Tras una segunda puesta en marcha, Musgrave quedó cerca de la bolsa. Covey consultó el cronómetro y encendió los motores por última vez. La grúa estaba extendida al máximo a un lado del trasbordador. En el extremo, Musgrave se estiró cuanto pudo... y atrapó la bolsa.
—¡Bájame, Claude! —gritó, satisfecho de haber terminado su misión.
DÍAS MÁS TARDE, el trasbordador aterrizó en Cabo Cañaveral. Jim Crocker se reunió con sus colegas astrónomos en el Instituto Científico del Telescopio Espacial, en Baltimore, para ver las primeras imágenes corregidas por el dispositivo que había inventado. Si la cámara de imágenes difusas enfocaba la mayor parte de la luz dentro de un círculo pequeño de la pantalla, los errores ópticos que aún quedaran podrían subsanarse con mandos electrónicos desde la Tierra. Pero fuera de ese círculo, nada podría hacerse.
No apareció mancha alguna. Las imágenes obtenidas eran casi perfectas. Antes de la gran reparación, el espejo del Hubble sólo concentraba en las cámaras cerca del 15 por ciento de la luz disponible. Aunque el propósito del RAEC era captar el 75 por ciento, en realidad se alcanzó casi el 85: mucho más de lo esperado.

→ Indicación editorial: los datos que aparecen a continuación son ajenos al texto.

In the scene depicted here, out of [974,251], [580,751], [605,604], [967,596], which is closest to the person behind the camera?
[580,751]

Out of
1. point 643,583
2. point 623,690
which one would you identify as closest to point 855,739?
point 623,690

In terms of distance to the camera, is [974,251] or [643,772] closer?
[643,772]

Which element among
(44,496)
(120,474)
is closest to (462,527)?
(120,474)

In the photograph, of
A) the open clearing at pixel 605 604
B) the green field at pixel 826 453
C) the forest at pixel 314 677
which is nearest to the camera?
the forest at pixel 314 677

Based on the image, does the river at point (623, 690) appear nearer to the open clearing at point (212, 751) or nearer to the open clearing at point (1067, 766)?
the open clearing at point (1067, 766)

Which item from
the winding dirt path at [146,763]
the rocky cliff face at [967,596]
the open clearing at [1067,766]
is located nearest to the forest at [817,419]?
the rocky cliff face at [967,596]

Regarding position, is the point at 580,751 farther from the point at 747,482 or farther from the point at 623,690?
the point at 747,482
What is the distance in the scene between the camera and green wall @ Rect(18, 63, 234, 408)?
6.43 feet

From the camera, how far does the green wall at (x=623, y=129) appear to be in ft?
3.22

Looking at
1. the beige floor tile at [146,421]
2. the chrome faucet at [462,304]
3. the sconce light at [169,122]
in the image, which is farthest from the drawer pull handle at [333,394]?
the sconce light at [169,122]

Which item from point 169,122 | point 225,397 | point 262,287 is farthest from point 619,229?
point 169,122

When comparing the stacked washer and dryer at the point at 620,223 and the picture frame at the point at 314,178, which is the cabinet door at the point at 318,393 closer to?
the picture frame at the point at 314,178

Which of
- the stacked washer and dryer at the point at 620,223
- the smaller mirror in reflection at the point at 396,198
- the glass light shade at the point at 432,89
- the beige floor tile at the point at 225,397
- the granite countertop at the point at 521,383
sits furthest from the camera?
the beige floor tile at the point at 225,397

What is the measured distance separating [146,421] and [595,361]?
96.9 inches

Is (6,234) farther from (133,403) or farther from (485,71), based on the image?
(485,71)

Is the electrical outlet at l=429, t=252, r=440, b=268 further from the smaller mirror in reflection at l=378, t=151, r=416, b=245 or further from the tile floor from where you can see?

—¡Bravo! —exclamó Crocker.
Desde su reparación, el Hubble ha enviado una serie interminable de asombrosas fotografías que han transformado nuestros conocimientos sobre el universo. En el verano pasado captó sorprendentes imágenes de la colisión del cometa Shoemaker-Levy 9 con Júpiter. Ha obtenido pruebas de un formidable agujero negro, casi tan grande como el sistema solar y capaz de contener entre 2500 y 3000 millones de soles. Además, ha descubierto una apartada galaxia que se formó cuando el universo tenía, según se cree, menos de 2000 millones de años de edad. Por último, el telescopio ha detectado la presencia de helio en las profundidades del espacio, con lo cual se fortalece la teoría de que el universo tuvo origen en una explosión de tremendas proporciones.
Y estas no son más que bagatelas, en comparación con el torrente de descubrimientos por venir.